Hari senin segera mencari buku via iPusnas, perpustakaan sekolah, dan beberapa teman. Akhirnya secara random terpilihlah satu judul buku yaitu 10 Tahun Bersama SBY. Berasa pas dengan atmosfer dunia politik yang sudah mulai bergulir di Indonesia. Dibuktikan dengan sudah mulai banyaknya iklan-iklan politik, baliho, maupun gaungan janji-janji manis yang menyasar hingga ke pelosok desa.


Buku 10 Tahun Bersama SBY launching di Hotel Bumi Minang Padang pada Hari Jumat, 21 November 2014. Buku bernuansa biru ini ditulis oleh Guru Besar Hukum Tata Negara dan Direktur Pusat Studi Konstitusi (PUSaKO) Fakultas Hukum Universitas Andalas bernama Saldi Isra.

Prof. Dr. Saldi Isra, S.H., M.P.A. lahir pada 20 Agustus 1968. Beliau merupakan akademisi dan hakim Indonesia. Beliau menjabat sebagai Hakim Konstitusi Republik Indonesia mulai 11 April 2017. Saldi Isra sangat aktif dalam dunia kepenulisan baik itu di berbagai media cetak nasional antara lain Kompas, Koran Tempo, Media Indonesia, Republika, The Jakarta Post, Seputar Indonesia, majalah Tempo, dan majalah Gatra. Selain itu beliau juga telah menghasilkan banyak karya buku, jurnal ilmiah, maupun makalah dalam seminar nasional dan internasional.

Track record penulis yang luar biasa ini benar-benar tercermin dari cara beliau menulis peristiwa demi peristiwa yang terjadi saat pemerintahan SBY. Buku bersampulkan foto SBY ini berisi catatan dan refleksi dua periode kepemimpinan SBY sebagai Presiden RI ke-6 yang dipilih langsung oleh rakyat Indonesia dalam dua pemilihan langsung. Di dalam buku diulas berbagai aspek kepemimpinan SBY selama satu dasawarsa masa kepresidenannya. Buku ini masuk pula dalam salah satu koleksi di Perpustakaan Kepresidenan.

Cuplikan Data ->
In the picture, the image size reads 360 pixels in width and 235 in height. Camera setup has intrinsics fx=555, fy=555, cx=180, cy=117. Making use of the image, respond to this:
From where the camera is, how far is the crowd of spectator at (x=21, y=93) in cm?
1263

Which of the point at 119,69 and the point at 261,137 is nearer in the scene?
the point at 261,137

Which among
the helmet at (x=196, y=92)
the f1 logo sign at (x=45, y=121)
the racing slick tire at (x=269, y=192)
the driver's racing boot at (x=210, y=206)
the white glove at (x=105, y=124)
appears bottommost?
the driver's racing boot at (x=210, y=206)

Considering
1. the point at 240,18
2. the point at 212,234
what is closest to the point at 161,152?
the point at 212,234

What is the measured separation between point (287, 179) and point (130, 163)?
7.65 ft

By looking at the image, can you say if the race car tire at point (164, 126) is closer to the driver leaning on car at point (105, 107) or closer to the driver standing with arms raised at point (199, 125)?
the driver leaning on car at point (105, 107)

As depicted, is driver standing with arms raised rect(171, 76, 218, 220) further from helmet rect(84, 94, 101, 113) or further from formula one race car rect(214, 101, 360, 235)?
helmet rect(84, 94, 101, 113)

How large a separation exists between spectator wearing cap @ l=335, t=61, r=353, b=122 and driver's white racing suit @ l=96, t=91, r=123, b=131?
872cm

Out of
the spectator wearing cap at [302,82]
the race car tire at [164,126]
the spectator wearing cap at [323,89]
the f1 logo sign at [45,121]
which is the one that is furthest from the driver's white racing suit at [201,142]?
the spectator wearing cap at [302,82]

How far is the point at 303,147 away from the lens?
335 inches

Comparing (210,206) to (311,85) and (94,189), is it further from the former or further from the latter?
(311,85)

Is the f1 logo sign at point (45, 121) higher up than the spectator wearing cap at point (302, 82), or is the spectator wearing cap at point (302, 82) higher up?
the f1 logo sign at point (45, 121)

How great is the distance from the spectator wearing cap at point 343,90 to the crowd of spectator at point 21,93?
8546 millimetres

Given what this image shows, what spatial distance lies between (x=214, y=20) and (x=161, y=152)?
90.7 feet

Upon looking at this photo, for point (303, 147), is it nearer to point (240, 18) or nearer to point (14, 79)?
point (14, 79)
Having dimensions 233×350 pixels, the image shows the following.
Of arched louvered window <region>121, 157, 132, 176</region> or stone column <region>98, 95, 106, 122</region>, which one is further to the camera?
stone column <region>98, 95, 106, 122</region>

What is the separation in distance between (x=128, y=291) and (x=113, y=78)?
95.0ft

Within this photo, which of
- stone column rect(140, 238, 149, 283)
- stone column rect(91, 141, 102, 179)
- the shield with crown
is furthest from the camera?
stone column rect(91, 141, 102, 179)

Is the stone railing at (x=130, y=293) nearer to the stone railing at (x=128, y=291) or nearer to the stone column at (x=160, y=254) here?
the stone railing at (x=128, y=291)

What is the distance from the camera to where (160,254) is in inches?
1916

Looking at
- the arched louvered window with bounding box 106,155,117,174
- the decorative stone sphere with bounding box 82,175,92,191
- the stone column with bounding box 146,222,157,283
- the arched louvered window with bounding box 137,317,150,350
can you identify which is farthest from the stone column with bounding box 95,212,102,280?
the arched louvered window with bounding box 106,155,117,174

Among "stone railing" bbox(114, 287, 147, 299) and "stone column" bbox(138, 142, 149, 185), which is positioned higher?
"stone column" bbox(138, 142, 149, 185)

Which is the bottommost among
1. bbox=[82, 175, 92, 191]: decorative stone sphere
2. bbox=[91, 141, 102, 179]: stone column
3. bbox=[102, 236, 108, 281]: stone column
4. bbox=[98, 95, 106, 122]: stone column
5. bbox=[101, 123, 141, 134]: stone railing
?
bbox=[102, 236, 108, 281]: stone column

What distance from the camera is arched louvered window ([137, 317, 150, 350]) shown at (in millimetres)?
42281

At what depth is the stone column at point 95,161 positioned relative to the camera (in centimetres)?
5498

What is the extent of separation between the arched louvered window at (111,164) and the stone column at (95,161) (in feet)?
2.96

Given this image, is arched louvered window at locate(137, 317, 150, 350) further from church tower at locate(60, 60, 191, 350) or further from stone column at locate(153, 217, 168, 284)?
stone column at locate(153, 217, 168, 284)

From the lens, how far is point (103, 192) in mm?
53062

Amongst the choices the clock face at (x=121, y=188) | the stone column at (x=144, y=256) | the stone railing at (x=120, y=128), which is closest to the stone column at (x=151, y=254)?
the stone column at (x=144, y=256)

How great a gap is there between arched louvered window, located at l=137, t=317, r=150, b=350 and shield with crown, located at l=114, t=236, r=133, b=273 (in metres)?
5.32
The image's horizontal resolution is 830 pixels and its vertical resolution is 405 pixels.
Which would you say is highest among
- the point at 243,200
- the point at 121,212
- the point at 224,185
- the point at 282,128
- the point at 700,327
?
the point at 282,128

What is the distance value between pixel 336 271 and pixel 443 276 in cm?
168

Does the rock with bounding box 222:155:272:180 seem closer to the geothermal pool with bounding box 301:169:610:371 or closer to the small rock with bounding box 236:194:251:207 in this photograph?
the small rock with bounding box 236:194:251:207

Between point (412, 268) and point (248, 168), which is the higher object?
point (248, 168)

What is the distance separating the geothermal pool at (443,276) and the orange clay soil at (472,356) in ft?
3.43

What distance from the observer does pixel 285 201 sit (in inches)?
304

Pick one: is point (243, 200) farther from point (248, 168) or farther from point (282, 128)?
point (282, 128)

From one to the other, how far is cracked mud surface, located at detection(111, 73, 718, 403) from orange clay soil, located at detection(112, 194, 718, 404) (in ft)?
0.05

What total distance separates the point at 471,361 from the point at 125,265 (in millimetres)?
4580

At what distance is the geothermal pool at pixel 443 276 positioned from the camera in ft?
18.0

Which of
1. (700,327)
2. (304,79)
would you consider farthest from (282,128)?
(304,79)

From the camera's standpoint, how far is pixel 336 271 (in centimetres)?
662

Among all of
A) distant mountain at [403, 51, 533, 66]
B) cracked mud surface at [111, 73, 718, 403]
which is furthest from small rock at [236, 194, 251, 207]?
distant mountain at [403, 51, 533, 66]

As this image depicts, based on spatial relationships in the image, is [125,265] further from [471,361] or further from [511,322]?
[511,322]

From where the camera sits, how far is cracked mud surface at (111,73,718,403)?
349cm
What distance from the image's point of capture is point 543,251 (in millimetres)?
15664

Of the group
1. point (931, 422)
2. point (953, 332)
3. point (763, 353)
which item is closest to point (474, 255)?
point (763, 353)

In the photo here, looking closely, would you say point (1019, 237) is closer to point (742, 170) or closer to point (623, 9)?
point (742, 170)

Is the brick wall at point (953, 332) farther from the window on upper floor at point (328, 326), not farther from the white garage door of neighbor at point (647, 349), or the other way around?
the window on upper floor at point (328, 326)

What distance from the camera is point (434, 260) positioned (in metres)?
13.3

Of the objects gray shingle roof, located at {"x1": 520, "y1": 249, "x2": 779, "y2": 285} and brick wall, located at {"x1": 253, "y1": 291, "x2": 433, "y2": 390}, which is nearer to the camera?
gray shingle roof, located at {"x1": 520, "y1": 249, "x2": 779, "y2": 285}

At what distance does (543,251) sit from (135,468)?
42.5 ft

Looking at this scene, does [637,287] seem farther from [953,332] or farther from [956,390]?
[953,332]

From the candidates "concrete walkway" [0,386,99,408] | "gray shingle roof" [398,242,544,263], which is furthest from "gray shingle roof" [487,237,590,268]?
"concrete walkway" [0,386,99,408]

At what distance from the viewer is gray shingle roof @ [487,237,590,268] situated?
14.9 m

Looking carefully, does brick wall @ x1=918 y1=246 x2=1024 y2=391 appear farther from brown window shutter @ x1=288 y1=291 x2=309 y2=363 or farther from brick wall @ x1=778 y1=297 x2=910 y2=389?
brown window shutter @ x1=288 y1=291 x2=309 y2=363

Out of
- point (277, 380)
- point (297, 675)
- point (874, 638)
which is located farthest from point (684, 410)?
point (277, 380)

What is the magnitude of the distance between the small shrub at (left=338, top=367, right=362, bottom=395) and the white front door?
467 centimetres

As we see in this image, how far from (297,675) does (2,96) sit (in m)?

Petunjuk Tugas ->
A - Jawablah pertanyaan berikut berdasarkan teks tentang buku 10 Tahun Bersama SBY:
(i) Di mana dan pada tanggal berapa buku itu diluncurkan?
(ii) Sejak tanggal berapa Saldi Isra menjabat sebagai Hakim Konstitusi Republik Indonesia?
(iii) Di perpustakaan mana buku itu menjadi salah satu koleksi?
B - Cetak ulang tanpa perubahan bagian teks tentang buku 10 Tahun Bersama SBY yang diawali "Hari senin segera" dan berlanjut sampai "bernama Saldi Isra.".
C - Tuliskan lanjutan teks tentang buku 10 Tahun Bersama SBY, dimulai setelah kalimat terakhirnya.
Rekaman di atas tidak dipakai sama sekali di sini.

Jawaban Tiap Tugas ->
A -
(i) Di Hotel Bumi Minang Padang, pada Hari Jumat, 21 November 2014.
(ii) Sejak 11 April 2017.
(iii) Di Perpustakaan Kepresidenan.

B -
Hari senin segera mencari buku via iPusnas, perpustakaan sekolah, dan beberapa teman. Akhirnya secara random terpilihlah satu judul buku yaitu 10 Tahun Bersama SBY. Berasa pas dengan atmosfer dunia politik yang sudah mulai bergulir di Indonesia. Dibuktikan dengan sudah mulai banyaknya iklan-iklan politik, baliho, maupun gaungan janji-janji manis yang menyasar hingga ke pelosok desa.


Buku 10 Tahun Bersama SBY launching di Hotel Bumi Minang Padang pada Hari Jumat, 21 November 2014. Buku bernuansa biru ini ditulis oleh Guru Besar Hukum Tata Negara dan Direktur Pusat Studi Konstitusi (PUSaKO) Fakultas Hukum Universitas Andalas bernama Saldi Isra.

C -
Selama menjabat sebagai presiden, SBY banyak menghadapi tantangan bersifat global maupun tantangan yang belum diselesaikan oleh Presiden sebelumnya. Gaya kepemimpinan SBY yang tenang, mampu menginspirasi sebagai sosok pemimpin yang mempunyai kharisma dan dapat membuat banyak orang percaya terhadap cara kepemimpinan beliau.

Buku yang bersumber naskah dari berbagai media cetak ini memiliki 266 halaman yang terdiri dari lima bab. Lima bab tersebut berisi:
1. SBY dan harapan awal
2. SBY dan pemberantasan korupsi
3.SBY dan DPR
4. SBY dan kabinet
5. SBY dan partai demokrat

Saldi Isra menuliskan dengan amat runut dan detail mulai dari tak kunjung terwujudnya harapan awal rakyat saat SBY pertama kali terpilih sebagai presiden melalui pemilu presiden langsung pada 2004, hingga berbagai masalah korupsi yang melibatkan para menteri kabinetnya, para politikus di DPR, bahkan para pengurus Partai Demokrat sendiri.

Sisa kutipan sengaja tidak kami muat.